Problem 1
Pick out every line of the rows below that contains the string "ground", and treat case as significant.

New Delhi: The Land Acquisition Bill, which seeks to provide just and fair compensation to farmers while ensuring that no land can be aquired forcibly, was passed by the Rajya Sabha on Wednesday. The legislation, just like the Food Security Bill, is being viewed as a mega vote-getter in forthcoming elections.
The new law will apply to all Special Economic Zones to be set up from now onwards, the government said while rejecting apprehensions over it, saying states were free to improve upon it by even raising the requirement of consent from 80 per cent to 100 per cent.
The Right to Fair Compensation and Transparency in Land Acquisition, Rehabilitation and Resettlement Bill, 2012, which got the nod of Lok Sabha last week, was passed by the Upper House by 131-10 votes with four new official amendments, proposed by opposition parties, including BJP.
The bill will go back to Lok Sabha for approval of the new amendments, which include dilution of retrospective clause with regard to acquisition of land for irrigation projects. The bill, which will replace over a century-old law, stipulates mandatory consent of at least 70 per cent for acquiring land for Public Private Partnership (PPP) projects and 80 per cent for acquiring land for private companies. It proposes compensation upto four times the market value in rural areas and two times the market value in urban areas.
Replying to a six-hour debate, Rural Development Minister Jairam Ramesh sought to address the concerns over the "urgency
clause" in the bill, saying it is for use only in case of natural calamities and national security and cannot be invoked
in case of land acquisition for private parties.
Compensation in this case will be higher, he said. Ramesh the government would not like multi-crop land to be acquired to the extent possible but it has been left to the states to decide the ceiling in this regard. Responding to a host of issues raised by members and concerns expressed, he promised to accommodate the maximum possible the suggestions in the rules to be notified for the new law.
At the same time, he said the new law may be amended after three-four years if the next government wishes. "I don't think there is any room for amending this law," he said.

Rows from a dataset
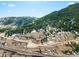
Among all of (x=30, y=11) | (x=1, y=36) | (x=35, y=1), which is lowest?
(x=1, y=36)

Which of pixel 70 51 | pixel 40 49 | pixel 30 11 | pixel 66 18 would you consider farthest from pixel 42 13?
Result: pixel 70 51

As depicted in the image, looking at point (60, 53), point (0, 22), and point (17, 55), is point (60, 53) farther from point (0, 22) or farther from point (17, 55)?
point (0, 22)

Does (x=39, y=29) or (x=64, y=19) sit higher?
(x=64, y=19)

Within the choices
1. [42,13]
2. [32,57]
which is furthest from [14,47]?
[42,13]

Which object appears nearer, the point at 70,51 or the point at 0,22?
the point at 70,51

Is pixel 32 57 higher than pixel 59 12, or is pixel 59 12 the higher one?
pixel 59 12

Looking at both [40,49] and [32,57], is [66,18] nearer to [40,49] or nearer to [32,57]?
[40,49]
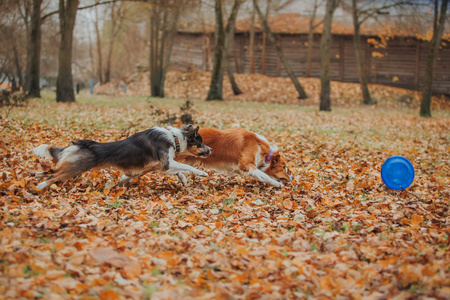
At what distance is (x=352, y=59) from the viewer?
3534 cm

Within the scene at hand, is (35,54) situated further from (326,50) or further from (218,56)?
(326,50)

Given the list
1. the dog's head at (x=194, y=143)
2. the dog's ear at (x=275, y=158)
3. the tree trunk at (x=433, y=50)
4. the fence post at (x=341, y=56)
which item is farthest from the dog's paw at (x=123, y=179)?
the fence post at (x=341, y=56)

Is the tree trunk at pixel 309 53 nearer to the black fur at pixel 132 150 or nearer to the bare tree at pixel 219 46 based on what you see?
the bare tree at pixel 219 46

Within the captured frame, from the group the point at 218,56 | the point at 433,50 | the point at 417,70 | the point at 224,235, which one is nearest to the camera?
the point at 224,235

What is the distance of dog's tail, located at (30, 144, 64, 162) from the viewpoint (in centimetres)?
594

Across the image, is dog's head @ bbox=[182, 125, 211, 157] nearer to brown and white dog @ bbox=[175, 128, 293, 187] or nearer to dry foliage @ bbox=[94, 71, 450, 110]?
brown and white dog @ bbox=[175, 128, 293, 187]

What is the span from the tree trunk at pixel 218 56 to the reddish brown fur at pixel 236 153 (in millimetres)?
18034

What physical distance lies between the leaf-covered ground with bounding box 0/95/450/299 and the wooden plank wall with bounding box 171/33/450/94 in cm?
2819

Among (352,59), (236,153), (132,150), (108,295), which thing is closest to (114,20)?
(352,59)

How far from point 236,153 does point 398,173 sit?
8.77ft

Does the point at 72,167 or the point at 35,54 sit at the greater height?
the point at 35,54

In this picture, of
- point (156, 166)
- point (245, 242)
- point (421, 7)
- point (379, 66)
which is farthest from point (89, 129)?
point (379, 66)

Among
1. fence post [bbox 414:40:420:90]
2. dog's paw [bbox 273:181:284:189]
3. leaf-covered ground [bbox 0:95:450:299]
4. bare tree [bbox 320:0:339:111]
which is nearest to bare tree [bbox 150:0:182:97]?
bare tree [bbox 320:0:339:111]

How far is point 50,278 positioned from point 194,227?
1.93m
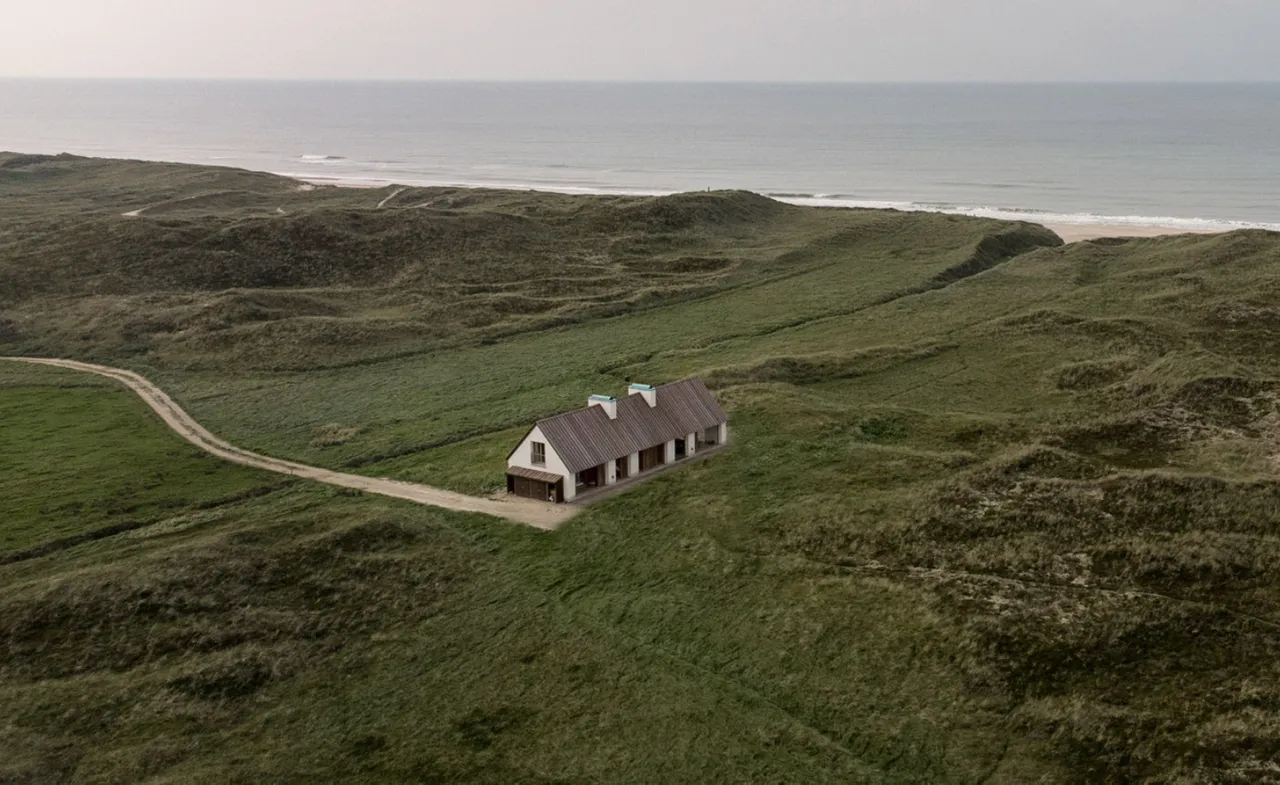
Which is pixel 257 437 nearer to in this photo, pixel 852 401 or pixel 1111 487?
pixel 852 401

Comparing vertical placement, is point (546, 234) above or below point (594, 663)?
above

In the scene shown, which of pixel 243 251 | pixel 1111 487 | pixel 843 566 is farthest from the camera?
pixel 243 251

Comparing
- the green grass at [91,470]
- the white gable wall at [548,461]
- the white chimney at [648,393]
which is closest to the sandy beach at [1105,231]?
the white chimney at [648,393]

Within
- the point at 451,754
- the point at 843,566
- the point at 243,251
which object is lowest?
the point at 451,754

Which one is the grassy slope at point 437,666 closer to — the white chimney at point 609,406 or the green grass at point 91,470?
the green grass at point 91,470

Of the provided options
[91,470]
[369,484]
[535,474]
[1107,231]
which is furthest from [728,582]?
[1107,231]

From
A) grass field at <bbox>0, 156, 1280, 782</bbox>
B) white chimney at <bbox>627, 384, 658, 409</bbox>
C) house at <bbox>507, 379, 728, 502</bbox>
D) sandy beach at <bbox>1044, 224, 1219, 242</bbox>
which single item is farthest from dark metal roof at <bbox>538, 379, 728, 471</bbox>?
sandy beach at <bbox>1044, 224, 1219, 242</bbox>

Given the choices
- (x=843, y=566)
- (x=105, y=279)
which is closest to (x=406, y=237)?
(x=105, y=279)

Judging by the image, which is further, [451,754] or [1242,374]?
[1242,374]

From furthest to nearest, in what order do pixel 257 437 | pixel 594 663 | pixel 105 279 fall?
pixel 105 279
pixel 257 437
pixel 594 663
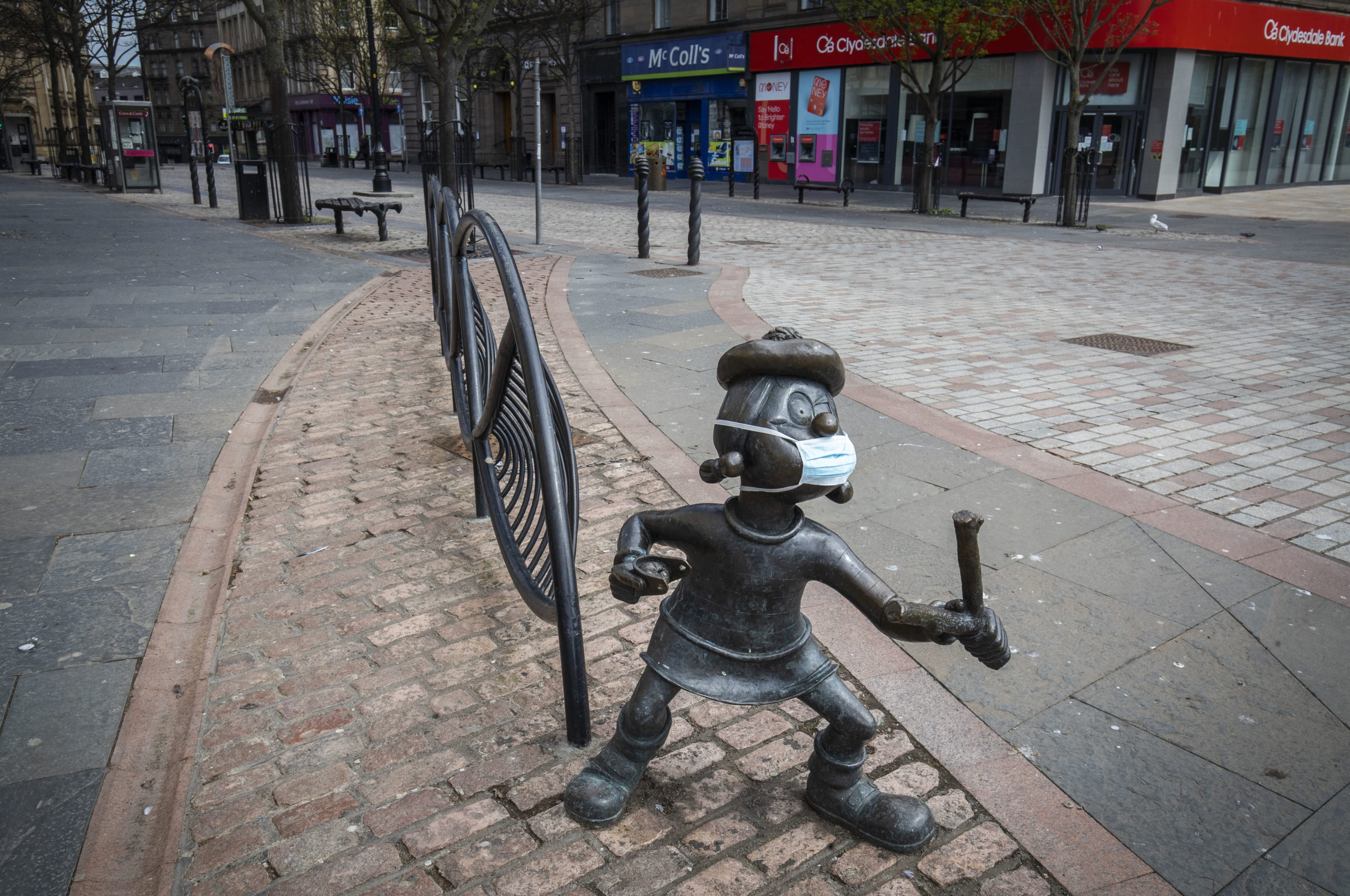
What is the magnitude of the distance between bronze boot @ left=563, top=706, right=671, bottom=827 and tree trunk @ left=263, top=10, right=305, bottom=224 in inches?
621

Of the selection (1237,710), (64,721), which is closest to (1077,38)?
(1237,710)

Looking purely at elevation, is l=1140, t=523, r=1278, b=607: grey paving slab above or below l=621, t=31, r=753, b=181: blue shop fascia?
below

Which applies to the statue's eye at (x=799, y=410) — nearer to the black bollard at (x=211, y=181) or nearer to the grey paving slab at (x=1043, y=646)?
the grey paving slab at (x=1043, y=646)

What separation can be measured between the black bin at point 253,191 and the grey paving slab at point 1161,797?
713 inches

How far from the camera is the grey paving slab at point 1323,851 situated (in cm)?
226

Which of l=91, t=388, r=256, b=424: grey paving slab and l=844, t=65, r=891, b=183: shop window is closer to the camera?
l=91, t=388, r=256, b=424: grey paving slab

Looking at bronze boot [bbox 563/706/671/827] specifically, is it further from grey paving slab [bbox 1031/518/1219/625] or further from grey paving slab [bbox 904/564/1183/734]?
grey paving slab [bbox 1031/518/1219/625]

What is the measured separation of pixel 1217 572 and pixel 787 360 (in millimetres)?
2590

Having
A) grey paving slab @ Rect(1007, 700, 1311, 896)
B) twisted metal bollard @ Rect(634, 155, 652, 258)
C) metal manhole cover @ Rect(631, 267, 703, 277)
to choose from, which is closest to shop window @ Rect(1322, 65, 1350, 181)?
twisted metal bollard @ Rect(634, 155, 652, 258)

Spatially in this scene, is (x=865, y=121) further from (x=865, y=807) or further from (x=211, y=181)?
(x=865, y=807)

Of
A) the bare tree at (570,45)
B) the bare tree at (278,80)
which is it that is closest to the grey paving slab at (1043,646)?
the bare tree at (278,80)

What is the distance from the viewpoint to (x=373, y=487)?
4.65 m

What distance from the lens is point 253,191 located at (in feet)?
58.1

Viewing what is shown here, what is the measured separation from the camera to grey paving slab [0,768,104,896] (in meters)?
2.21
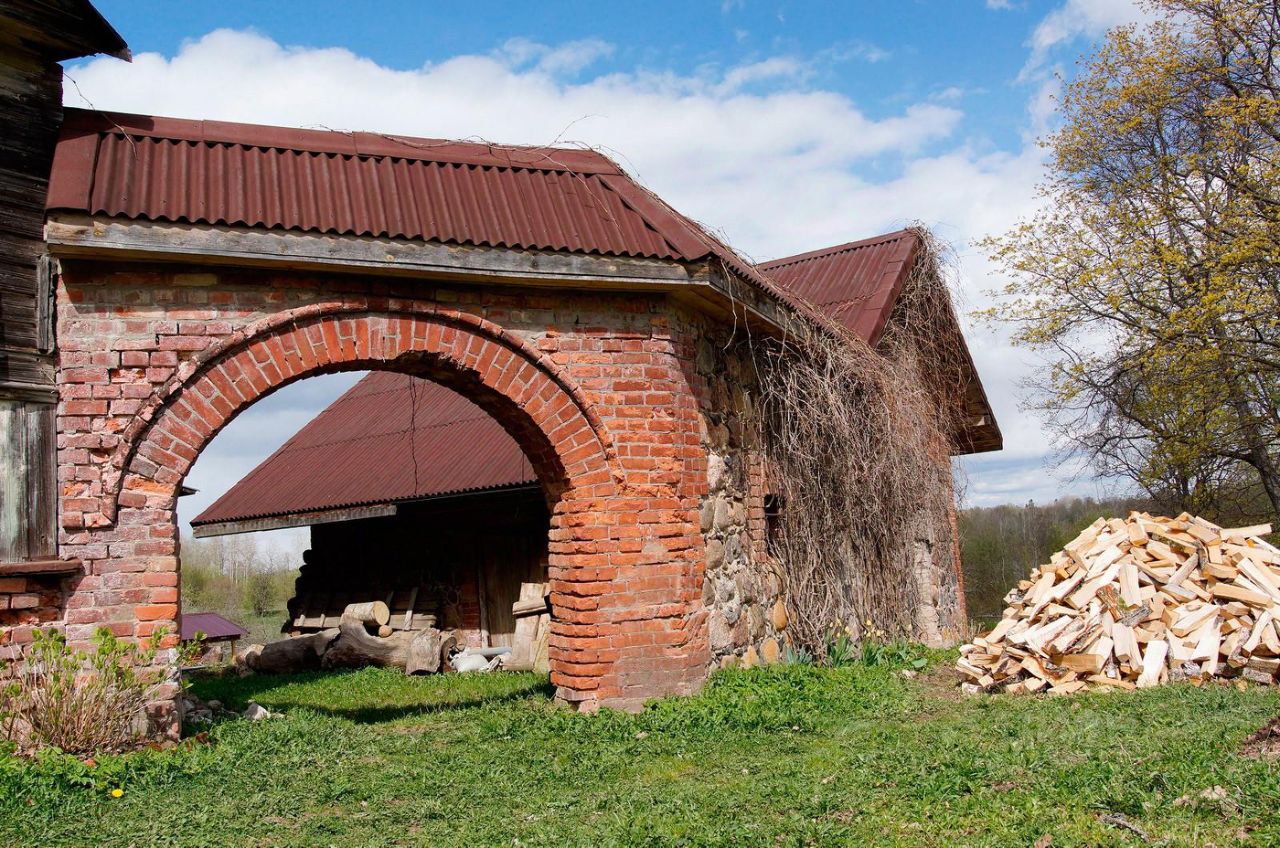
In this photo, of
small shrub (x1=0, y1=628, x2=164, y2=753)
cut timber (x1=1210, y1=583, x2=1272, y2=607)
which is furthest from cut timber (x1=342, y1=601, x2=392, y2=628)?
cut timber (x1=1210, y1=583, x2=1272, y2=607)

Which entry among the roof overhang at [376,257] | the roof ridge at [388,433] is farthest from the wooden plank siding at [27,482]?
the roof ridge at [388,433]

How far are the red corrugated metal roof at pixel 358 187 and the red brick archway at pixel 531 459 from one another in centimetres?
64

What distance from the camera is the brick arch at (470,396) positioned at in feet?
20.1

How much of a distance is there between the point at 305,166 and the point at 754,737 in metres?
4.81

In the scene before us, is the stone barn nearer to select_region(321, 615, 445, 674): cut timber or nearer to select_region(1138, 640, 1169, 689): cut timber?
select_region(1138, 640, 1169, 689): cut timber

Problem 2
Transcribe the passage of the article on the Land Acquisition Bill starting with "The Right to" and going on through "in urban areas.".

Problem solution 1
What physical distance lies between the leaf-covered ground with bounding box 0/95/450/299 and the wooden plank wall with bounding box 171/33/450/94 in cm?
3. leaf-covered ground [bbox 0:95:450:299]

Problem solution 2
The Right to Fair Compensation and Transparency in Land Acquisition, Rehabilitation and Resettlement Bill, 2012, which got the nod of Lok Sabha last week, was passed by the Upper House by 131-10 votes with four new official amendments, proposed by opposition parties, including BJP.
The bill will go back to Lok Sabha for approval of the new amendments, which include dilution of retrospective clause with regard to acquisition of land for irrigation projects. The bill, which will replace over a century-old law, stipulates mandatory consent of at least 70 per cent for acquiring land for Public Private Partnership (PPP) projects and 80 per cent for acquiring land for private companies. It proposes compensation upto four times the market value in rural areas and two times the market value in urban areas.